Xue L, Godden J W, Bajorath J
Department of Computer-Aided Drug Discovery, Albany Molecular Research, Inc. (AMRI), Bothell Research Center (AMRI-BRC), 18804 North Creek Pkwy, Bothell, WA 98011, USA.
SAR QSAR Environ Res. 2003 Feb;14(1):27-40. doi: 10.1080/1062936021000058764.
Binary fingerprint representations of molecular structure and properties are convenient computational tools for similarity searching in compound databases and virtual screening (VS). We are investigating the design of relatively simple fingerprints for the identification of molecules having similar biological activity and recognition of remote similarity relationships. Since our designs are considerably shorter than other fingerprints used in VS, we have previously termed them "mini-fingerprints" (MFPs). A key aspect of the design strategy is the identification of suitable molecular descriptors. Whereas our initial fingerprint designs have relied on descriptor combinations that performed well in compound classification according to biological activity, second generation MFPs encode combinations of descriptors with high information content in large compound databases and high frequency of occurrence in drug-like molecules. Thus, the design of these new fingerprints does not depend on the analysis of specific classes of bioactive compounds, but rather on descriptor information content in large compound databases. Systematic evaluation of fingerprint performance in VS test calculations demonstrates that these new prototypes perform better than previously generated MFPs. The analysis described herein provides an example for the development of search tools for VS.

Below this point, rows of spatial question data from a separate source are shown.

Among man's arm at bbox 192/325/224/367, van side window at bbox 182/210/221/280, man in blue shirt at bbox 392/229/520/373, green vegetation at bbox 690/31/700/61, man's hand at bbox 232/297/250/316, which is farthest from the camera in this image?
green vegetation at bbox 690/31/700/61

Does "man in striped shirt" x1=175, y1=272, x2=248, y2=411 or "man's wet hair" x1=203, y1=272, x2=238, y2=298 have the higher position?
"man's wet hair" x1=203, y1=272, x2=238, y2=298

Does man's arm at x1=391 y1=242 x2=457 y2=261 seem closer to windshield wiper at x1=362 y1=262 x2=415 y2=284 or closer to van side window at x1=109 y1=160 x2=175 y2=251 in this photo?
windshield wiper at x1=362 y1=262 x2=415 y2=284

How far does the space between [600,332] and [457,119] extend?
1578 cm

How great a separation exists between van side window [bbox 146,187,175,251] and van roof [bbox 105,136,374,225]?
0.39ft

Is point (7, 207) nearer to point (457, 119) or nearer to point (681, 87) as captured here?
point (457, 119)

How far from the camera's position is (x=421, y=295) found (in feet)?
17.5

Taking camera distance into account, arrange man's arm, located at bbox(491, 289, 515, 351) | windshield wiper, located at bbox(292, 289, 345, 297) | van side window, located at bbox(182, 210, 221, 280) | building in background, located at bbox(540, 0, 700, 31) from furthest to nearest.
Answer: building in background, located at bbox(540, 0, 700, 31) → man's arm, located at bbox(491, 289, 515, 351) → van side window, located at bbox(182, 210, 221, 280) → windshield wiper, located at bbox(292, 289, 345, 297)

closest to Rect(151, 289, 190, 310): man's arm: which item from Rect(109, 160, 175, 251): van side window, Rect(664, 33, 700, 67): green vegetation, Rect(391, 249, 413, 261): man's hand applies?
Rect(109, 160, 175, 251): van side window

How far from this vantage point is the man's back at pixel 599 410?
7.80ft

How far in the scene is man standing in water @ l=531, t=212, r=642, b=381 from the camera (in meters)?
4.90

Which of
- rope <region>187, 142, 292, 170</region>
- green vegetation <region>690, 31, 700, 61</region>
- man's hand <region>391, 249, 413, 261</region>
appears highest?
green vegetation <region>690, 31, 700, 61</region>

分子结构和性质的二元指纹表示法是用于化合物数据库相似性搜索和虚拟筛选(VS)的便捷计算工具。我们正在研究设计相对简单的指纹,用于识别具有相似生物活性的分子以及识别远程相似关系。由于我们设计的指纹比VS中使用的其他指纹要短得多,我们之前将它们称为“微型指纹”(MFP)。设计策略的一个关键方面是确定合适的分子描述符。我们最初的指纹设计依赖于在根据生物活性进行化合物分类时表现良好的描述符组合,而第二代MFP则编码了在大型化合物数据库中具有高信息含量且在类药物分子中出现频率高的描述符组合。因此,这些新指纹的设计并不依赖于对特定类别的生物活性化合物的分析,而是依赖于大型化合物数据库中的描述符信息含量。在VS测试计算中对指纹性能的系统评估表明,这些新原型的性能优于之前生成的MFP。本文所述的分析为VS搜索工具的开发提供了一个范例。